As of December 31, 2024, based on the aforementioned evaluation of the changes in the fair value, the Company recognized a loss due to changes in the fair value of assets held for sale by 260 in the “Other net operating results” line item in the statement of comprehensive income, mainly generated by the more pronounced decline of the fields and the lower production than expected due to its performance. The carrying amount of the assets held for sale may be adjusted in future periods depending on the results of the disposal process carry out by YPF and the economic consideration to be agreed with third parties for such assets.
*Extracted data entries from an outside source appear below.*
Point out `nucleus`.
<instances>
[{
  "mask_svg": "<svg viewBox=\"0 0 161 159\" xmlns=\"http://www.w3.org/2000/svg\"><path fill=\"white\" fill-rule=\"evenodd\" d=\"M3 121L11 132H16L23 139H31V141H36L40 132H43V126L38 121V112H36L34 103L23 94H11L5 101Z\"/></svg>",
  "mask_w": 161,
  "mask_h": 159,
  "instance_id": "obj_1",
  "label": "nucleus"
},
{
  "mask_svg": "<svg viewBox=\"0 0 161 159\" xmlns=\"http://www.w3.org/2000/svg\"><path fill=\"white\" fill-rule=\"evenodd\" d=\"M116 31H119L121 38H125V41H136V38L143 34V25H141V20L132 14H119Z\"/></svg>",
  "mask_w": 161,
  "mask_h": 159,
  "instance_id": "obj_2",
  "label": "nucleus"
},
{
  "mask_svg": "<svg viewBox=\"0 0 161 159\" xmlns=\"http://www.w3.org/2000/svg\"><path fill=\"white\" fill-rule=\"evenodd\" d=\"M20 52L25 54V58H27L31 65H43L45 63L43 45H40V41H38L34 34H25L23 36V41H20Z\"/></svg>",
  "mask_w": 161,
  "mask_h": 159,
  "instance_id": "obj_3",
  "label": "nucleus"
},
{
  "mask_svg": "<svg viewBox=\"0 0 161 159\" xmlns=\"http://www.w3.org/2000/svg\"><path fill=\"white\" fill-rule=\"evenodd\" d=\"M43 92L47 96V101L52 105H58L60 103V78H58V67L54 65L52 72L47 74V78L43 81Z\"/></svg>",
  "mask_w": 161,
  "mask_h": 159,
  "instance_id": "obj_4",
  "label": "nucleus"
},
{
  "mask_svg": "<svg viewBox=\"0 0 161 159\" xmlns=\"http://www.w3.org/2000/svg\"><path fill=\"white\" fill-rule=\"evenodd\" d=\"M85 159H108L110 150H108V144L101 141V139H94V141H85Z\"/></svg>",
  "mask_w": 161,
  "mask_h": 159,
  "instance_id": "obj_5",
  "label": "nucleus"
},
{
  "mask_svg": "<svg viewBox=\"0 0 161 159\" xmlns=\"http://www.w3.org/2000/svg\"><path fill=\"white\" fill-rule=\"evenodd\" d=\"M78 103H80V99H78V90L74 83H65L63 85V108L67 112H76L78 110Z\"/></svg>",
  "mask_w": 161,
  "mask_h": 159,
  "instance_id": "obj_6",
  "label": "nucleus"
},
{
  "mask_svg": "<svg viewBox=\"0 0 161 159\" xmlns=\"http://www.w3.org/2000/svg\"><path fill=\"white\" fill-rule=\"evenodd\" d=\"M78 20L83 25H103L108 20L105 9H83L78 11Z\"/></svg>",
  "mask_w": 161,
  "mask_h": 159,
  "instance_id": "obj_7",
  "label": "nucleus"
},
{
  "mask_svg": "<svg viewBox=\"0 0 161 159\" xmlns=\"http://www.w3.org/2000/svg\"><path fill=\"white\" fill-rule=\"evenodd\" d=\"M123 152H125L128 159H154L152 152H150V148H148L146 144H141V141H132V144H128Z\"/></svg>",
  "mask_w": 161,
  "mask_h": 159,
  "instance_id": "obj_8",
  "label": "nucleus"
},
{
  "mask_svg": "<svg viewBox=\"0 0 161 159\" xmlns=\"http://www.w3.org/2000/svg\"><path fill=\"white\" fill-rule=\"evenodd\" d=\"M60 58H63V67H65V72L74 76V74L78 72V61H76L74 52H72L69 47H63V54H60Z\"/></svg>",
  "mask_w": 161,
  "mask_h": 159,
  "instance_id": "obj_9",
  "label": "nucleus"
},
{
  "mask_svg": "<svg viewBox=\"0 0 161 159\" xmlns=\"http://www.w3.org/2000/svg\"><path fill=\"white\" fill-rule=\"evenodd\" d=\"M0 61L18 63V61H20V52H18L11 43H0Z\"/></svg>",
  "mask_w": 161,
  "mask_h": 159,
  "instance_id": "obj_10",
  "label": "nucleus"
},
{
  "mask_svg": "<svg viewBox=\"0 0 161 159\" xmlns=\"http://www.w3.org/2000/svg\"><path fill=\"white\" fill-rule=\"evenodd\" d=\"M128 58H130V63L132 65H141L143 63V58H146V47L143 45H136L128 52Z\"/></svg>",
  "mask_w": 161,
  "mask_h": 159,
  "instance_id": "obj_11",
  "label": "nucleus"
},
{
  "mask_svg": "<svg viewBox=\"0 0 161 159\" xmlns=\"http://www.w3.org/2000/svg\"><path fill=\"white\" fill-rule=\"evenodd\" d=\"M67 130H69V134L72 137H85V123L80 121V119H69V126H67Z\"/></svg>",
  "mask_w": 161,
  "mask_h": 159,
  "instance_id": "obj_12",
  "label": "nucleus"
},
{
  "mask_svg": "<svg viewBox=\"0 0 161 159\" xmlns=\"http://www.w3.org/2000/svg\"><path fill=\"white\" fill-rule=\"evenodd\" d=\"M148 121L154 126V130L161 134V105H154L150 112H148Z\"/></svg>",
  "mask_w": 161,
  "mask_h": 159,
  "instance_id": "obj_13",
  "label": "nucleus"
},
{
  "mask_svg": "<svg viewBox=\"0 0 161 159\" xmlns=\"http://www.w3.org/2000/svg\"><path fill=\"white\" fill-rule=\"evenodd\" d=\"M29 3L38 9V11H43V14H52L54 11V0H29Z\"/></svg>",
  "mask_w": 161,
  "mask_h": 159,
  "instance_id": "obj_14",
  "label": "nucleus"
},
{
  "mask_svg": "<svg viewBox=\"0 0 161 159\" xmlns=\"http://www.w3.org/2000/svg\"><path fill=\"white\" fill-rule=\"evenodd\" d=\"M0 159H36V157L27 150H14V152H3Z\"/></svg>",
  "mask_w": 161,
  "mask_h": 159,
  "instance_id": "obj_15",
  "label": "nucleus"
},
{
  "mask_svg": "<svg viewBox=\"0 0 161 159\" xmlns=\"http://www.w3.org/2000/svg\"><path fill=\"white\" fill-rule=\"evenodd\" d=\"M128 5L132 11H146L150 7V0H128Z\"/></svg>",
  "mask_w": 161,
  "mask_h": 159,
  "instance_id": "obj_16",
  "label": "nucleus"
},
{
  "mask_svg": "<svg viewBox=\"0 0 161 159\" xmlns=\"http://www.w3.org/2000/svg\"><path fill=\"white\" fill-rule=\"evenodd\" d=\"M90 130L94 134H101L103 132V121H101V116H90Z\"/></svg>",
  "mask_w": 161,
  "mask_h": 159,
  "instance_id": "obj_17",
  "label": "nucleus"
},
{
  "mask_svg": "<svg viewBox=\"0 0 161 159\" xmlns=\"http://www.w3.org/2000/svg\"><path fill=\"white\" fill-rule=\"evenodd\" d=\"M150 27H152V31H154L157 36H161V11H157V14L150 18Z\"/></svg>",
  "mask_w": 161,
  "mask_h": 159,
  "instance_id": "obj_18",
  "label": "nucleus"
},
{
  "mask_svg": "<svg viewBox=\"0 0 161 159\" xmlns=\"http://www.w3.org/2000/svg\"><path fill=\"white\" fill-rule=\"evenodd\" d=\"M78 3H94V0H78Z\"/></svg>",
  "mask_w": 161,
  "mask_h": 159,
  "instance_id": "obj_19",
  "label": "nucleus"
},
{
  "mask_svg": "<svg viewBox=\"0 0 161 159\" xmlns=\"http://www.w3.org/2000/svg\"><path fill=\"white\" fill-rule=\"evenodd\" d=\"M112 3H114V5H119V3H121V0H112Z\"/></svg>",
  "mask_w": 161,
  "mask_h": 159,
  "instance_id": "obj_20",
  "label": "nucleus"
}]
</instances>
Additionally, and in relation to the Mature Fields Project, in December 2024, the Company has committed to an optimization plan that involves operating efficiency measures related to the reduction of third party employees directly or indirectly affected to the operation of areas in the Province of Santa Cruz related to certain groups of assets held for disposal. For such concept, for the year ended December 31, 2024, the Company recognized a charge for 266 in the “Provision for operating optimizations” line under “Other operating results, net” line item in the statement of comprehensive income.
In relation to the Company’s own personnel and for the assignment agreements signed for 8 groups of assets (24 areas) mentioned above, the Company, for the year ended December 31, 2024, recognized a charge for severance indemnities of 63 in the “Provision for severance indemnities” line under “Other operating results, net” line item in the statement of comprehensive income.